Travis Phelps , Alaskan Way Viaduct Replacement Program, (cell) 206-462-0554 (Seattle)

KaDeena Yerkan, Alaskan Way Viaduct Replacement Program, 206-805-2846, (cell) 206-795-1876 (Seattle)

SEATTLE – It’s not yet time for the downtown waterfront’s big makeover, but it is make-room time for the State Route 99 Tunnel project. Crews clearing space for tunnel construction are preparing to reroute six blocks of waterfront traffic from Alaskan Way to a newly improved road beneath the Alaskan Way Viaduct.

The traffic switch – which will happen during the second week of May and last through at least early 2014 – will change ferry access as well as parking and traffic patterns along the waterfront south of Spring Street. A detailed map of the changes, along with a drive-through simulation that shows new routes to the ferry terminal, is available on the program website. To maintain public transit access along the waterfront, the bus stop that serves Metro routes 16 and 66 will be relocated to a new bus island in front of the ferry terminal.

Moving traffic off Alaskan Way allows crews to expand the tunnel work zone north to Yesler Way. The space will be used to prepare the ground beneath Alaskan Way, where the project’s tunnel boring machine will begin its journey in 2013.

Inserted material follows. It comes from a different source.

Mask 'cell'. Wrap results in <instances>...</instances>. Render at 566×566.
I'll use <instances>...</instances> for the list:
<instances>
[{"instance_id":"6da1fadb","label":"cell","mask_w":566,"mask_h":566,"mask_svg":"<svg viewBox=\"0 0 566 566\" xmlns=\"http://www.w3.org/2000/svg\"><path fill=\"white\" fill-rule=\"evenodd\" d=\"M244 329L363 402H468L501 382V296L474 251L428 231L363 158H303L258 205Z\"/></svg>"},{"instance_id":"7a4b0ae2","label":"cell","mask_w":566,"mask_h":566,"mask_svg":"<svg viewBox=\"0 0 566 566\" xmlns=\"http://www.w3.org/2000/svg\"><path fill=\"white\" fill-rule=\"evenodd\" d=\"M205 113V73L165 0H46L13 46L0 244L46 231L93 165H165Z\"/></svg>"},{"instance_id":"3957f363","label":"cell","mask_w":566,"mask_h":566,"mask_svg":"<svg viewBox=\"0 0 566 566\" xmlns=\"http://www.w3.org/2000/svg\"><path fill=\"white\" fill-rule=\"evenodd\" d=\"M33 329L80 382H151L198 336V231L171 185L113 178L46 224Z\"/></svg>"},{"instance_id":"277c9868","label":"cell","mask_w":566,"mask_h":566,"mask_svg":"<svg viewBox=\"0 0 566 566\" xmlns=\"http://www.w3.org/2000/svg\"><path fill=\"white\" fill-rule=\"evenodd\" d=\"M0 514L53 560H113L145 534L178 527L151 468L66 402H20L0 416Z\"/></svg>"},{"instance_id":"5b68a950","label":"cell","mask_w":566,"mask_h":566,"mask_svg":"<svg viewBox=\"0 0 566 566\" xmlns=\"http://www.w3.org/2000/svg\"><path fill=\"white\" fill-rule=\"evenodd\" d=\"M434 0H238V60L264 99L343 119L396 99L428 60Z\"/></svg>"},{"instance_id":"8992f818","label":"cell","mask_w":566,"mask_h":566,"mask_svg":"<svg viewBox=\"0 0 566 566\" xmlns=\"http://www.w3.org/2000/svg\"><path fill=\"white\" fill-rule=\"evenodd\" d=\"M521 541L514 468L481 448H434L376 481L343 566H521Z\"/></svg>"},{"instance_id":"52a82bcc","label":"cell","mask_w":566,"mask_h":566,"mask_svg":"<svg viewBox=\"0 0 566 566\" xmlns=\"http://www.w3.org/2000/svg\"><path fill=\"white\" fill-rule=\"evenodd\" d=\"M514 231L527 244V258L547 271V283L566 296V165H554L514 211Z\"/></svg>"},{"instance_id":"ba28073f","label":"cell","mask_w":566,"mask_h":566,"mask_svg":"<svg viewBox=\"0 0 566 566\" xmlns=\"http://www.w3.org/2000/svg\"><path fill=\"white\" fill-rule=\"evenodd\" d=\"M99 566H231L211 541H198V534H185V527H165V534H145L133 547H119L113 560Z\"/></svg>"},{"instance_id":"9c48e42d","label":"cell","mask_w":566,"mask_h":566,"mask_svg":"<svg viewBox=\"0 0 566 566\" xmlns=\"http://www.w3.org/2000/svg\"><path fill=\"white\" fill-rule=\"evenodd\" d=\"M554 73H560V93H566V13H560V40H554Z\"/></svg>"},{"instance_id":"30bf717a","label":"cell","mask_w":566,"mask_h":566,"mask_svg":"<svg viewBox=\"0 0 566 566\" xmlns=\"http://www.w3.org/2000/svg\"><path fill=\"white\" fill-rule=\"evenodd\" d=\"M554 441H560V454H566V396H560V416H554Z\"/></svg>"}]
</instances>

The Washington State Department of Transportation and the Seattle Department of Transportation are rerouting existing roads along the waterfront and in Pioneer Square, and implementing strategies to keep traffic moving while maintaining access to businesses in those neighborhoods, including:

  • Allowing drivers to use Yesler Way to exit the ferry terminal
  • Increasing the width of Alaskan Way between Yesler Way and Spring Street to accommodate ferry holding lanes
  • Adding more than 60 temporary on-street parking spaces on Alaskan Way between Spring and Pike streets

“The waterfront is changing as construction picks up, but people will still be able to get where they need to go,” said Linea Laird, Alaskan Way Viaduct Replacement Program administrator. “Construction of this magnitude can be disruptive, and we’re doing everything we can to keep the area vital. This work is also really quite amazing, too, and we hope people will come down and see it for themselves as we build this once-in-a-lifetime project.”

Crews are preparing for the delivery and launch of the tunnel boring machine in 2013. In addition to digging a pit to the west of CenturyLink Field where the machine will launch, construction crews are also relocating utilities and reinforcing a two-block section of the viaduct above the path of the future tunnel.